Emerald jewel wasp.
It reproduces by stinging a cockroach and paralyzing it with its venom. As the cockroach goes mad from the venom in its brain, the wasp then bites off the end of its antennas. It then leads the half paralysed brain dead cockroach along by its antenna, using it as a lead, towards its burrow.
Continued…
Inside the burrow it lays eggs inside the roach, then buries it alive. While in its tomb the larvae will hatch from within the cockroach and over a period of a week feed off of the (still alive) cockroach.
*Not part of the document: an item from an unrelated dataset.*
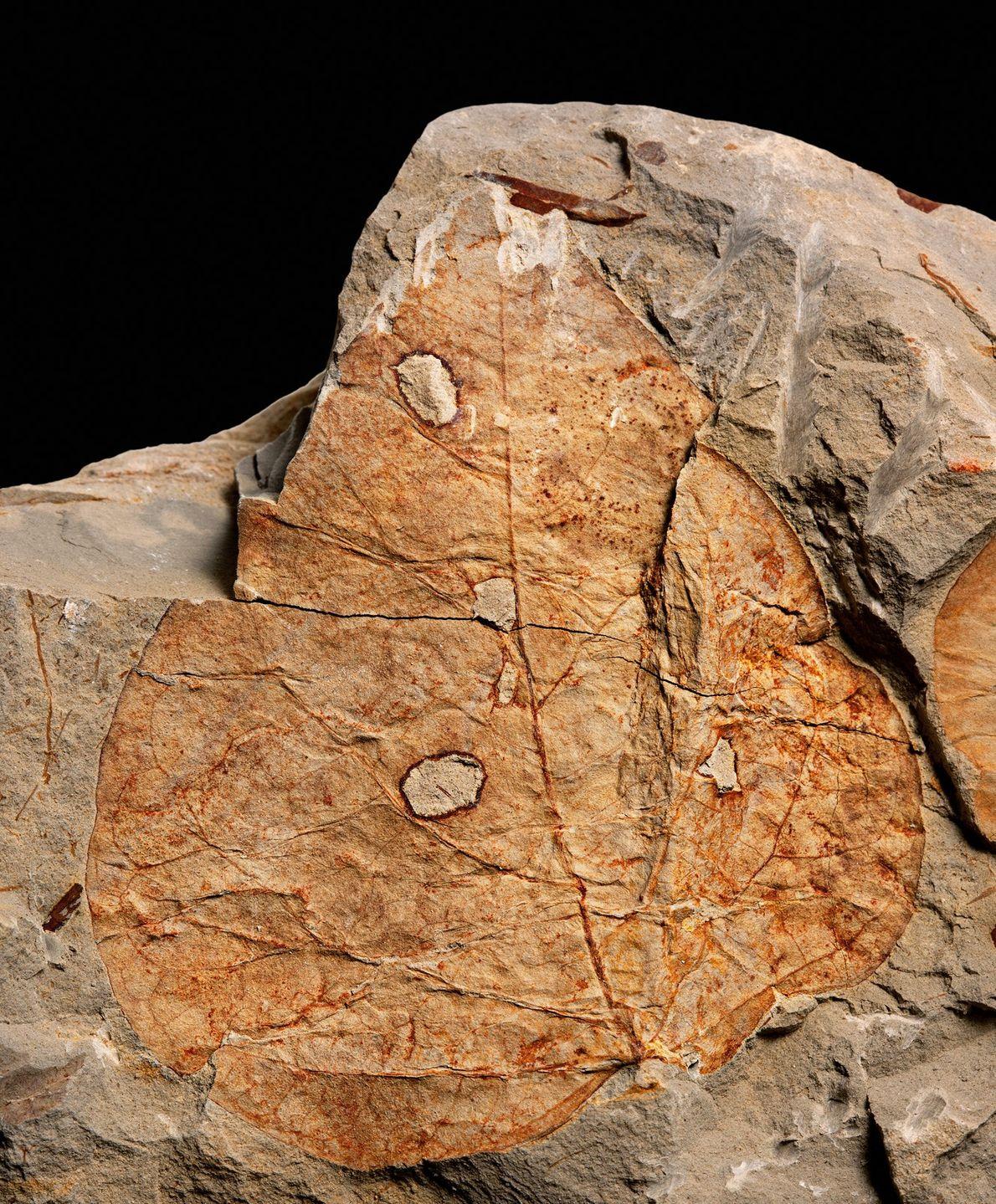 Les trous dans les feuilles fossilisées comme celle-ci indiquent que les insectes dans le bassin de ...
Finally they will eat it’s organs finishing it off, before growing up to go repeat the process themselves.
Terror bird, which lived in South America some time ago, was like 3 meters tall version of an emu and had a giant beak which it used to smash its prey to bits and pieces. Also could run pretty fast.
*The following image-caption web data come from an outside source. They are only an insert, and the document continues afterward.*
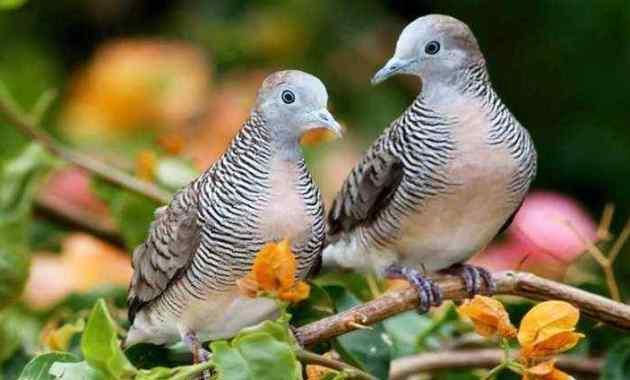 Mitos, Jenis dan Harga Burung Perkutut Update 2021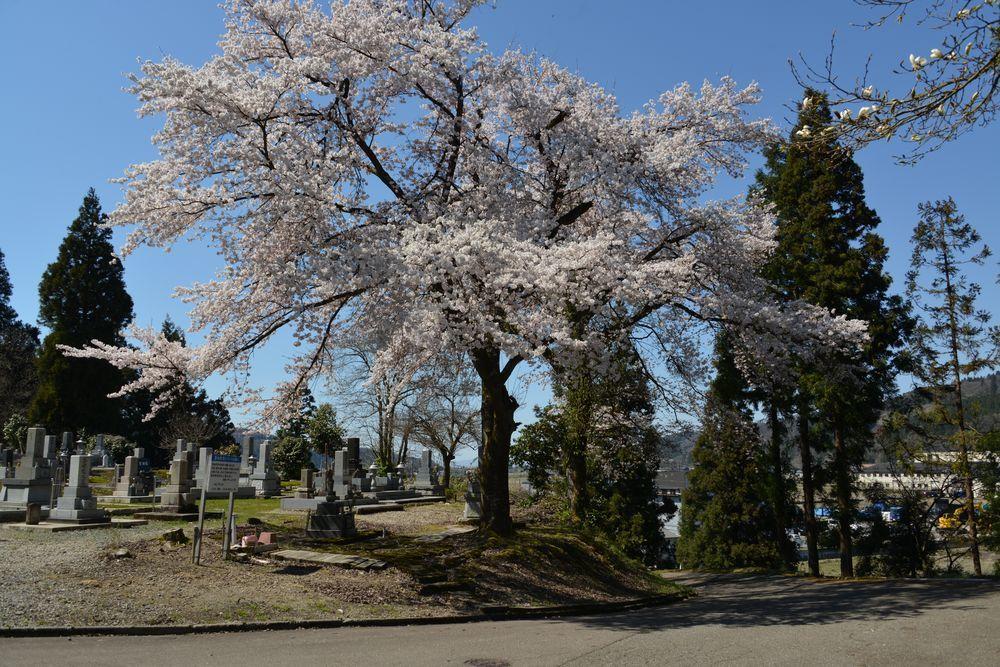 三大寺の桜-2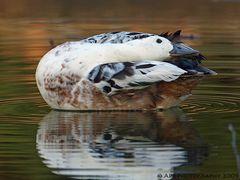 Ente in winterlicher Lichtstimmung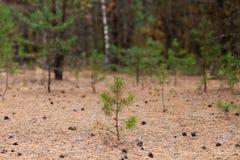Λίγο δέντρο πεύκων με τους κώνους στο έδαφος στοκ φωτογραφίες με δικαίωμα ελεύθερης χρήσης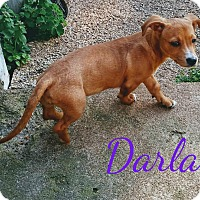 Adopt A Pet :: Darla - House Springs, MO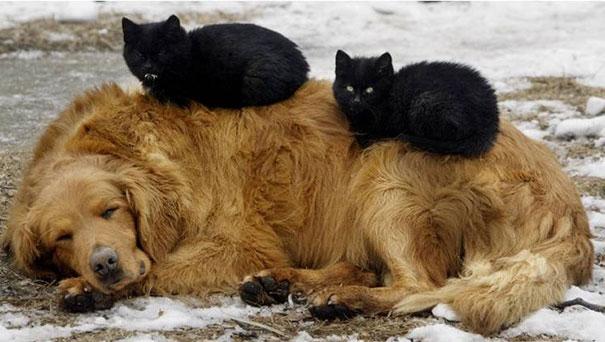 gatos negros durmiendo con perro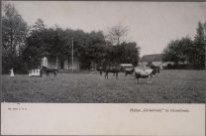 Groesbeek, Huize Groesbeek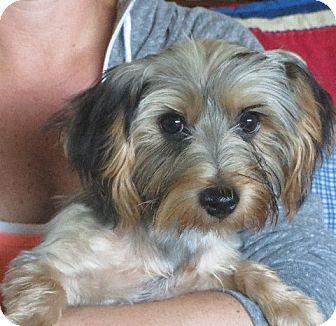 Yorkie, Yorkshire Terrier Puppy for adoption in Greenville, Rhode Island - Armond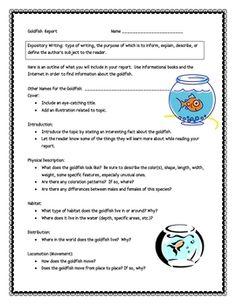 Bat Informational Report Writing Sheets, 12 Total Pages! 4th Grade Ela, 3rd Grade Writing, Informational Writing, Narrative Writing, Moon Activities, Teacher Pay Teachers, Teacher Stuff, Moon Book, Rough Draft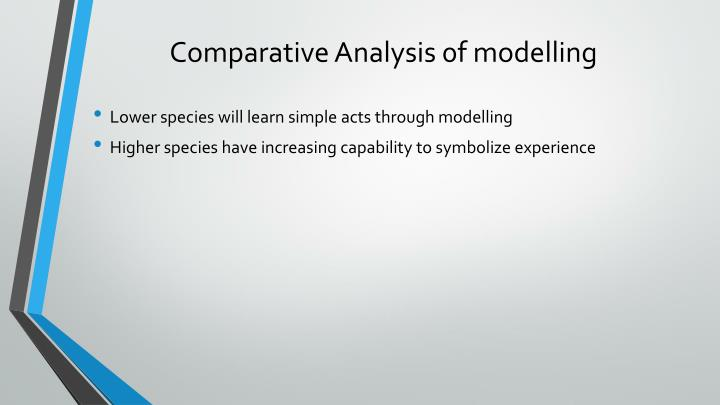 Comparative Analysis 0f modelling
We lucked out Polar Bears evolved to live mostly away from society, sans a couple remote places. They would easily ruin a Grizzly Bear, a Lion, a tiger, really any other dominant predator’s day.
They are the only active species among Bears known to actively seek out and kill humans. They have huge territories they cover and they can smell you from farrrrr away. Basically Polar Bears are the most evolved, up the food chain predators earth has to offer unless you count humans.
There’s a kind of parasite worm that enters living crickets and mantises and take control of their body. I haven’t got any video links for now tho, but googling something like zombie cricket parasite should do it.
I saw something about a fungus (or something, might have been a parasite) that enters the bodies of ants and alters their behavior. Under the fungus’ influence, they try to go as high up as they can. Usually up a blade of grass.
Then their heads split open and fungal spores burst out.
Not exactly making it easy to sleep at night.
Unconventional, but the amount of people mosquitoes have killed while being regarded in many places as a mild pest is kind of unsettling.
Damn there was an info graphic or guide I saw a while back that showed the annual human deaths caused by different animals, and mosquitoes were at the top by an insane margin (by carrying disease). Like double or triple that of other humans.
There’s an aquatic parasite called cymothoa exigua. It enters fish through their gills and finds its way into their mouth, where it bites onto blood vessels on the fish’s tongue and causes the tongue to die and fall off.
The parasite then latches itself onto the tongue-stub where it lives permanently, feeding off the fish blood, and the fish lives the remainder of its life essentially using the cymothoa as a creepy alien-like replacement for its tongue.
That fish that swims up your dickhole in the amazon.
I scrolled over halfway down this thread, didn’t see any mentions of the short nosed bear.
Imagine a polar bear, but like twice as large/strong/tough, and super pissed we named it because of its nose.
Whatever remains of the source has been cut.